Key cues: Soften front ribs down, then lift through the breastbone. Keep the back of the neck long.
Prop-based modification: Hands on blocks. If reaching arms up irritates shoulders, keep hands on hips or heart.

5) Supported Bridge
What it supports: calm, supported opening through front body; a great “end of day” pose.
Key cues: Feet grounded, knees tracking forward. Let breath broaden the chest.
Prop-based modification: Place a yoga block under the sacrum (lowest height first) and rest. If it feels too much, remove the block and hug knees in.

6) Reclined Bound Angle (Supta Baddha Konasana)
What it supports: downshifting, softening belly and chest, gentle closure.
Key cues: Shoulder blades heavy.
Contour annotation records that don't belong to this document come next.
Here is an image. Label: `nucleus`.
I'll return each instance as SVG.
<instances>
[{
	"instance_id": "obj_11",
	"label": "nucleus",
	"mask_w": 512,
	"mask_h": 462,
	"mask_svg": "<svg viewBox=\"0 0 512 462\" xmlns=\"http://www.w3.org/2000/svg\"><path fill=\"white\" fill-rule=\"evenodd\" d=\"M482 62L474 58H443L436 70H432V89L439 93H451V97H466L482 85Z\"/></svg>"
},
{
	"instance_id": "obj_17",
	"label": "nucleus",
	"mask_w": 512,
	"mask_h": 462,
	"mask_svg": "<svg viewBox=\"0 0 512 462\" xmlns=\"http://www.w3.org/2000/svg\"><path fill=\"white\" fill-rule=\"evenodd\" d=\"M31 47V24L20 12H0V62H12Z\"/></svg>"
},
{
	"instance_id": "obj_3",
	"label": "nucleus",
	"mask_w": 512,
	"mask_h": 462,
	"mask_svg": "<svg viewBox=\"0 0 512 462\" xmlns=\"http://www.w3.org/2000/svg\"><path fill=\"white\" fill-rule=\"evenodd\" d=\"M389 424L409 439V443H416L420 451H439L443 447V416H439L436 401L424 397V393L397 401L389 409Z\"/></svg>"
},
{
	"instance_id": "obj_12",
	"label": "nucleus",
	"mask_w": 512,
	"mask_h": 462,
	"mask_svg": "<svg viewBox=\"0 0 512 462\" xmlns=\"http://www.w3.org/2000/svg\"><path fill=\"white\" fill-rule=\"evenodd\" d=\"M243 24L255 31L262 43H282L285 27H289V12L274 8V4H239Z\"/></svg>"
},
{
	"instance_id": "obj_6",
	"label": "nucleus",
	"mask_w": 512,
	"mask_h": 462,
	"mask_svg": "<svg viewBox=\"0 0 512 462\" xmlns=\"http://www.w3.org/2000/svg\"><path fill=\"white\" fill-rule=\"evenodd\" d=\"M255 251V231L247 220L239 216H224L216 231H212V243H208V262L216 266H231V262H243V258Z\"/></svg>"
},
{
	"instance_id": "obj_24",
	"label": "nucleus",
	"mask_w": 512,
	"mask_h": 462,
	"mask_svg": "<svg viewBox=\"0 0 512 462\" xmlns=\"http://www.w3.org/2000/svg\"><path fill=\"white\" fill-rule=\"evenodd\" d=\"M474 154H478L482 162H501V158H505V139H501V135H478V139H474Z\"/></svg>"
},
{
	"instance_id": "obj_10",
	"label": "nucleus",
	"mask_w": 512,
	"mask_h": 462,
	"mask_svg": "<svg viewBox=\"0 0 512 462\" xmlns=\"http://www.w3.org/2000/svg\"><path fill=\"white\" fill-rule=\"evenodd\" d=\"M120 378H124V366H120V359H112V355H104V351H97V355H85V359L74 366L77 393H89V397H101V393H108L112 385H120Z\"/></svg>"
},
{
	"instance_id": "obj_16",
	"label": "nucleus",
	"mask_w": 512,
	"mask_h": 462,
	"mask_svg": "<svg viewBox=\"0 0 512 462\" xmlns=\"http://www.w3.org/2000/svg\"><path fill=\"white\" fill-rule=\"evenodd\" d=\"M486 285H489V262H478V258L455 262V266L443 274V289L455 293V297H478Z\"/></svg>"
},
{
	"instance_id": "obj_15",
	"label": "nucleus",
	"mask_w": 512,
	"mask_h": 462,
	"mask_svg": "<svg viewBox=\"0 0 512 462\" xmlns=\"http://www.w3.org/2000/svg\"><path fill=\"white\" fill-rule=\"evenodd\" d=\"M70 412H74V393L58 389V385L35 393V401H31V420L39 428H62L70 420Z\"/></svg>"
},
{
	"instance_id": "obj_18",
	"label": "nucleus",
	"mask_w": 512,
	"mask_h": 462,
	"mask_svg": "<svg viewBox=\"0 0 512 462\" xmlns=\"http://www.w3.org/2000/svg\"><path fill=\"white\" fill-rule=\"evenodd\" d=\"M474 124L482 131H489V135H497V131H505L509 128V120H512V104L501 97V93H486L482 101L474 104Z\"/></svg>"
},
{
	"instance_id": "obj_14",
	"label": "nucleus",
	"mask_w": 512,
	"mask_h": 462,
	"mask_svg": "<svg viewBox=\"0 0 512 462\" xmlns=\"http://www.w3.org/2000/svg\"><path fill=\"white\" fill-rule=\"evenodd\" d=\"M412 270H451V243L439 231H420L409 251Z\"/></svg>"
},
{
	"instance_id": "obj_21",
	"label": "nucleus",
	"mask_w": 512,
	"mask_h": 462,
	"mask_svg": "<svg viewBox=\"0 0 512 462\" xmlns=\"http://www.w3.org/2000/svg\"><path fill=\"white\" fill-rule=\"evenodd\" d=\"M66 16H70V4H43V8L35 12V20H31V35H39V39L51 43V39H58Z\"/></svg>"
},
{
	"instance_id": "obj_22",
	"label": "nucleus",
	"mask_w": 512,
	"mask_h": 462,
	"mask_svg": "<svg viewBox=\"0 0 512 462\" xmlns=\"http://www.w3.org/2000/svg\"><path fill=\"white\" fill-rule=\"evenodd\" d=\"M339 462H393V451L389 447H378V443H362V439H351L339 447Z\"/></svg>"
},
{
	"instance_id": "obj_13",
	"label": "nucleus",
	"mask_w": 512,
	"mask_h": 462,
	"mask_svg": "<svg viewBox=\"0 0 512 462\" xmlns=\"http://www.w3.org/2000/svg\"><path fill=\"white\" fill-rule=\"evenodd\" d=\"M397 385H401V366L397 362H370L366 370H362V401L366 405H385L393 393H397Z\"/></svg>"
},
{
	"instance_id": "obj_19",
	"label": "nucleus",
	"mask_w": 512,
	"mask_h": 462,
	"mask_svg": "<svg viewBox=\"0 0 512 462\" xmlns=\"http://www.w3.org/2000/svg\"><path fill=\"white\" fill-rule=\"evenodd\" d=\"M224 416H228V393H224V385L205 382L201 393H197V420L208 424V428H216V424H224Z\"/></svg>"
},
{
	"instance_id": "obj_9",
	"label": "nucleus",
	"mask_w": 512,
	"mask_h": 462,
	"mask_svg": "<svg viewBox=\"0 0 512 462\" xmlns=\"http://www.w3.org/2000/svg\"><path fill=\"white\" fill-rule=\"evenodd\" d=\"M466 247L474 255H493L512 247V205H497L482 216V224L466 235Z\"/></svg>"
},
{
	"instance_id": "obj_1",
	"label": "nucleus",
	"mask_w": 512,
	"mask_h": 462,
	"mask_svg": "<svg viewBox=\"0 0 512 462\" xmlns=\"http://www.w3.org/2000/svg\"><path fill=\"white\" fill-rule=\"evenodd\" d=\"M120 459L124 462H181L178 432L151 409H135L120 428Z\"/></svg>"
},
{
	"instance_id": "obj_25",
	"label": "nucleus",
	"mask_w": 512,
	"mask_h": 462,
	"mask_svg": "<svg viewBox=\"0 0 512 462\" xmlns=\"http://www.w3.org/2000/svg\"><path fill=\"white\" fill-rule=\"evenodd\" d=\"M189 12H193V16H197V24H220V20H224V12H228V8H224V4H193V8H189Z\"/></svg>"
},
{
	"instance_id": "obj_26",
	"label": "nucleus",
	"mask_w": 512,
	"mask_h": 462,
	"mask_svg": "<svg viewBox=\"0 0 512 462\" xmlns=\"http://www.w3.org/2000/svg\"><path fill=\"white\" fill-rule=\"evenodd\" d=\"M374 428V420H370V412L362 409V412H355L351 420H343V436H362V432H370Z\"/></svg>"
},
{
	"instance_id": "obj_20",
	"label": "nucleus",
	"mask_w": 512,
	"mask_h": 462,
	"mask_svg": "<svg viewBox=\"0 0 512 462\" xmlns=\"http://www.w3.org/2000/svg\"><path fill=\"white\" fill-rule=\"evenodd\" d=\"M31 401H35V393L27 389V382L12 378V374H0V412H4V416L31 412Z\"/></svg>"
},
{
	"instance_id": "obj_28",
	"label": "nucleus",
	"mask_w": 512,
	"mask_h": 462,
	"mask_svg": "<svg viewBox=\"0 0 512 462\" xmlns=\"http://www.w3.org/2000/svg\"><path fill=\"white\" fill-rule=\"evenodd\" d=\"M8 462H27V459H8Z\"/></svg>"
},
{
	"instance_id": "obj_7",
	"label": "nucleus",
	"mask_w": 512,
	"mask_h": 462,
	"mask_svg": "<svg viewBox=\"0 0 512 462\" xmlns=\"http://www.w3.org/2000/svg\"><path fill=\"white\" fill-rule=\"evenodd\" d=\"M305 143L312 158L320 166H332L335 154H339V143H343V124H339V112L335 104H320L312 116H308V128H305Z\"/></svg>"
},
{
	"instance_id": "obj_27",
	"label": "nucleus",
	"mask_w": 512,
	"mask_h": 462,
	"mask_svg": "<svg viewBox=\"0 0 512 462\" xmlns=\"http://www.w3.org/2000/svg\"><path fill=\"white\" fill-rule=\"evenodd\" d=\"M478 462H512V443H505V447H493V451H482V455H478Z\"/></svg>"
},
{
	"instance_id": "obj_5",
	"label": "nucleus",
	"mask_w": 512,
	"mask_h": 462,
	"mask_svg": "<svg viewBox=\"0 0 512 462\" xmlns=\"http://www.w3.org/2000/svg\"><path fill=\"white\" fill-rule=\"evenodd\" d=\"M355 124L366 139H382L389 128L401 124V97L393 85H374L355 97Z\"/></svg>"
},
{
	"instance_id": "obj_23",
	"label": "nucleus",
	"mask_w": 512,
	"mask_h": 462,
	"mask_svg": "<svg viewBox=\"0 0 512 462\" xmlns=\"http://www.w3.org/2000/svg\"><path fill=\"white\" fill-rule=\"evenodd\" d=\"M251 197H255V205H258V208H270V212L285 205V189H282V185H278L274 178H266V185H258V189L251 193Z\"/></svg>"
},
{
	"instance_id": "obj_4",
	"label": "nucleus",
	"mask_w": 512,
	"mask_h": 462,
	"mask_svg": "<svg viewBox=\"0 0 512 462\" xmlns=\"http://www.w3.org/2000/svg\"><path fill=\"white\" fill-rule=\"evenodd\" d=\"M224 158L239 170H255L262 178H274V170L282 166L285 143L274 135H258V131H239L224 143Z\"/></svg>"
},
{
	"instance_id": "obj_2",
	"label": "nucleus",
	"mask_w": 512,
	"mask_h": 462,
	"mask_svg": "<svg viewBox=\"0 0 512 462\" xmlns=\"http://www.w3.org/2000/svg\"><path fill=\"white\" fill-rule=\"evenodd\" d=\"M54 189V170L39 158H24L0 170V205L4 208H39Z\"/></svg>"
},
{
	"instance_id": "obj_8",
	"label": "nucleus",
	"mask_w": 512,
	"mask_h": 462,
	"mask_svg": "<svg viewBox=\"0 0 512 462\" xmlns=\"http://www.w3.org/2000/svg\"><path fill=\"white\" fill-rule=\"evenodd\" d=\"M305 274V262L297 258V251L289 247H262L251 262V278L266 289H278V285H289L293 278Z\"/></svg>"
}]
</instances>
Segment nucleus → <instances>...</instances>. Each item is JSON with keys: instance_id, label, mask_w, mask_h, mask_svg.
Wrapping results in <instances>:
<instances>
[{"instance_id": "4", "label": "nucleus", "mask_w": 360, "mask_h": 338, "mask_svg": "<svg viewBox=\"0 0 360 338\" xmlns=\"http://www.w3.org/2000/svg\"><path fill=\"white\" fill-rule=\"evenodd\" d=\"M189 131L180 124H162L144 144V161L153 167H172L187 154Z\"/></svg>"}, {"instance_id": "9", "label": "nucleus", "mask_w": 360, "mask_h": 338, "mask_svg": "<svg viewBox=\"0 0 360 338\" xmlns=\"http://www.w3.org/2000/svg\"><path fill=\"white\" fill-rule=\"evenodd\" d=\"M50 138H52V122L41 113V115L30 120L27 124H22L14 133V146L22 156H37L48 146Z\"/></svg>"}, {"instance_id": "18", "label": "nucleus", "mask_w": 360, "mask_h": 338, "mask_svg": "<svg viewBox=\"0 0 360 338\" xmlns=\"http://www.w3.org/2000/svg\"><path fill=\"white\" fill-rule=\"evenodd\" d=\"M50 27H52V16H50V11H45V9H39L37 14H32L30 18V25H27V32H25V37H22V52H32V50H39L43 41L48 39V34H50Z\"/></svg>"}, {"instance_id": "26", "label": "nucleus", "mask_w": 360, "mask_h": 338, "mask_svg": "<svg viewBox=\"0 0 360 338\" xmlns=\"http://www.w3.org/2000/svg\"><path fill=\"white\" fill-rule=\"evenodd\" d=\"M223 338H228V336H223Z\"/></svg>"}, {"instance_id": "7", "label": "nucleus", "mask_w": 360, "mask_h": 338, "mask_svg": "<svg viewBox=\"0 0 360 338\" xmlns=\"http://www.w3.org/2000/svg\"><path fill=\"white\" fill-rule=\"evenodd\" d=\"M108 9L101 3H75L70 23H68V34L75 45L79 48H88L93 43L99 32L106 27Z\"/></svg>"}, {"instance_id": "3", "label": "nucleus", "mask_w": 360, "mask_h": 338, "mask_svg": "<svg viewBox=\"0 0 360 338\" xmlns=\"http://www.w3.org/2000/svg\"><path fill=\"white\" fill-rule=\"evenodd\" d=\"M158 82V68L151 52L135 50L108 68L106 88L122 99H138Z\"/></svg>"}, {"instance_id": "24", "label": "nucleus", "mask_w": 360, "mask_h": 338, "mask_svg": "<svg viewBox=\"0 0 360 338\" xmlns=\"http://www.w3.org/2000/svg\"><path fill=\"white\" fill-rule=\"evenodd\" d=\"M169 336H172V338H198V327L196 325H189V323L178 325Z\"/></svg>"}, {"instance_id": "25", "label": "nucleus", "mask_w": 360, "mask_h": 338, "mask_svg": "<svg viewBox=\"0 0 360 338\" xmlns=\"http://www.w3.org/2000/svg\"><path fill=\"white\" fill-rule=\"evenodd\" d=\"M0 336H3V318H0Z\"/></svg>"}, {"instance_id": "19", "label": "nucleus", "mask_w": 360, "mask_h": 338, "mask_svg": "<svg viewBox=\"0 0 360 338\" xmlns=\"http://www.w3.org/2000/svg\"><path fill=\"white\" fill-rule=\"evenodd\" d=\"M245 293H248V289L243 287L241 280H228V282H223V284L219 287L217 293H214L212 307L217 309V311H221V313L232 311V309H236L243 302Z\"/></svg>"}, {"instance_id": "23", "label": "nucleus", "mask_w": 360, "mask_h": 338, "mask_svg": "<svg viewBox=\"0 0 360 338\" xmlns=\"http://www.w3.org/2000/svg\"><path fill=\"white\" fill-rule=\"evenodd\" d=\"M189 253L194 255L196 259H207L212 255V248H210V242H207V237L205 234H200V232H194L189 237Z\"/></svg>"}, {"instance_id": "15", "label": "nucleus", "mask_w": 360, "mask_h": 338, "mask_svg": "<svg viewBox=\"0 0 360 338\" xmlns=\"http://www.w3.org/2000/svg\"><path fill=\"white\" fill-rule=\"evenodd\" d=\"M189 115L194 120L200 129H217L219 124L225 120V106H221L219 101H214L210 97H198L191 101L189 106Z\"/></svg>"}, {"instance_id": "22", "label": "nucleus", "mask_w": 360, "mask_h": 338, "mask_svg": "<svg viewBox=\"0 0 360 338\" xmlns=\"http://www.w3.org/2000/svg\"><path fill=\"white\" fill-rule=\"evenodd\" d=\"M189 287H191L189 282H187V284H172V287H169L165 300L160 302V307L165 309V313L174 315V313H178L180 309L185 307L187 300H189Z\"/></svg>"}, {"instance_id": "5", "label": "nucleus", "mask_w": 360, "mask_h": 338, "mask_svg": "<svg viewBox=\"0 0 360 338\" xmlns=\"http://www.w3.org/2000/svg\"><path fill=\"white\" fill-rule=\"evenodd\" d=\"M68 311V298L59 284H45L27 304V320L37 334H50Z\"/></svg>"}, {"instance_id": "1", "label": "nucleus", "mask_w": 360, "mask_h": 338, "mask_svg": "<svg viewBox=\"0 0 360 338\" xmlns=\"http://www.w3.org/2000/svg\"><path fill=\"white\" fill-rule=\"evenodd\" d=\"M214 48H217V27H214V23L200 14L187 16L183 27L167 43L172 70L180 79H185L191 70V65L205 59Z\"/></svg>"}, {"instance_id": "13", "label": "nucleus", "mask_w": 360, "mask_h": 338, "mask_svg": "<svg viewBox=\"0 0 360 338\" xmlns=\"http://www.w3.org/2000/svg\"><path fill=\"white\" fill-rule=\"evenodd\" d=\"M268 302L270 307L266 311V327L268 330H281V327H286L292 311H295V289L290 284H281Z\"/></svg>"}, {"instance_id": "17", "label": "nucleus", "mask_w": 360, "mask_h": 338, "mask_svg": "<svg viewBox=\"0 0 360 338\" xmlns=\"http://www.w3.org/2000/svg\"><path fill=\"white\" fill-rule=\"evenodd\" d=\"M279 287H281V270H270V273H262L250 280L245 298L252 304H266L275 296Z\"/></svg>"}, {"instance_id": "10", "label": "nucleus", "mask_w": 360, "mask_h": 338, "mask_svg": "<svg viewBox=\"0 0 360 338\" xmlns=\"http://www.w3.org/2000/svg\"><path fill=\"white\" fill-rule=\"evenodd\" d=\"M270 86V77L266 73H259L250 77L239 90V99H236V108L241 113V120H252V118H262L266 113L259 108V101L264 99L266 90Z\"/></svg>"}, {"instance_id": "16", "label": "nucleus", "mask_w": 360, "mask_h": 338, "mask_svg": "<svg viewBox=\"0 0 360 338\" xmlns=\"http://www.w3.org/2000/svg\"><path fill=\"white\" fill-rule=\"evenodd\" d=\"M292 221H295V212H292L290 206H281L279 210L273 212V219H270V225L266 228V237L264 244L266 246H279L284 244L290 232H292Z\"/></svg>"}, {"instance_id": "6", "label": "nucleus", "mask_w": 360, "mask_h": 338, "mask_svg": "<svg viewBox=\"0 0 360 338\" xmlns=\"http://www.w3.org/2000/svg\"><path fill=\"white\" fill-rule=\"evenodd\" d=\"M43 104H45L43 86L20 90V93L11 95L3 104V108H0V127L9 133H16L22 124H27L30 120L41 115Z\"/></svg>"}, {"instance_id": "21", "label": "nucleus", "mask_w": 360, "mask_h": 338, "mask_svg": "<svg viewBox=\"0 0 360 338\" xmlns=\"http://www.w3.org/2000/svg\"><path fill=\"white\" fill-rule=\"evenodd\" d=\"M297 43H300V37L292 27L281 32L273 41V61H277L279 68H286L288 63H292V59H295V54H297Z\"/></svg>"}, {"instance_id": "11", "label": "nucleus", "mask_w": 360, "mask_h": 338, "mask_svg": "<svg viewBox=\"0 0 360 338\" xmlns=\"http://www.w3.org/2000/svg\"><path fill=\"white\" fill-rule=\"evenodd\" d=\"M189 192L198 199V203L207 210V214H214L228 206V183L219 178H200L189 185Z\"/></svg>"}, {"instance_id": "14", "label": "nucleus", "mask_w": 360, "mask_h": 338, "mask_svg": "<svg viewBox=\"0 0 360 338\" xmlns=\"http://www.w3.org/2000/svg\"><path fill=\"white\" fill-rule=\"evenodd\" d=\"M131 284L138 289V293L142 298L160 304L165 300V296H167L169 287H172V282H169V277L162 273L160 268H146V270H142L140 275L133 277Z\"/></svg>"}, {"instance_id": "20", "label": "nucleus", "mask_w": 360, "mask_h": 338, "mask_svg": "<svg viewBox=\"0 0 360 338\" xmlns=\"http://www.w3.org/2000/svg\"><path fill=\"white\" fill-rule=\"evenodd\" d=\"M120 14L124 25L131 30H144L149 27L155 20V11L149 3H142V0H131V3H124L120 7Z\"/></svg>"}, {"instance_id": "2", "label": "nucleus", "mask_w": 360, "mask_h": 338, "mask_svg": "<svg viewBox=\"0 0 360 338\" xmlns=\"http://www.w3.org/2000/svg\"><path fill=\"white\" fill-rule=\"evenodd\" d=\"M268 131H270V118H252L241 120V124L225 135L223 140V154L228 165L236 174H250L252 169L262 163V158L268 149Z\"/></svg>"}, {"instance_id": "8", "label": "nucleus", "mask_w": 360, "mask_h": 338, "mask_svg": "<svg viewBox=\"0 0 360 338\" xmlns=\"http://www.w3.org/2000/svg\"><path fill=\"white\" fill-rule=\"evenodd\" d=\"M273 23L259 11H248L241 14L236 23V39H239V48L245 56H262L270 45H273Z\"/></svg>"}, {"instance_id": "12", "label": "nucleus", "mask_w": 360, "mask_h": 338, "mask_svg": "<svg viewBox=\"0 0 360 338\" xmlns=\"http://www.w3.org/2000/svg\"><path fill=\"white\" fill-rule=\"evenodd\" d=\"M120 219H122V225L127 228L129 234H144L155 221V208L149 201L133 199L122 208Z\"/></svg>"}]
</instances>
Tongue relaxed.
Prop-based modification: Support thighs with blocks/cushions so hips can relax. Add a folded blanket under the head.

A simple 15-minute sequence:

Supported Fish (2 to 4 min) → Puppy (6 breaths) → Low Lunge (5 breaths each side) → Sphinx (6 breaths) → Supported Bridge (2 min) → Reclined Bound Angle (3 to 5 min) + longer exhale breathing.

The self-love piece people miss: consistency over intensity

A lot of us wait until we have the “right” mood or enough time. But self-love often works better as a rhythm than an event. That’s why short daily practices can be so powerful. They remove the decision fatigue. You don’t have to figure everything out. You just return to one small thing. The Black Dog Institute talks about self-care planning as a way to identify strategies that support your wellbeing, especially when life is busy and stressy.

Think of this as your February experiment:

  • less “fixing”
  • more noticing
  • more small returns to yourself

Your February Gift to You: A Ritual of Presence

Download our simple 7-day guide: 7 Days to Unplug. A small daily ritual you can do in real life, even when the week is full.

Get the Download

What to practise at Unplugged

If you’d like support to make this a real habit, it can help to choose a class based on how your nervous system is tracking that week, not what you think you should be doing. Slower, steadier classes often feel like a reset when you’re overloaded or wired-tired, because they give your breath and body time to land. More flowing classes can be a good match when you feel flat or stuck, especially if you treat the breath as the pace-setter and keep heart openers gentle rather than forced.

And if you’re navigating pain, an injury history, pregnancy, or post-surgery recovery, a private session can be a kinder starting point. It gives you space to explore supported chest openers and shoulder work in a way that fits your body on that day, with options that keep things steady and safe.

This is what a self-Valentine can look like: small, consistent acts of care that remind your body you’re on your own side. Take a moment. Unclench your jaw. Exhale. That’s enough for now.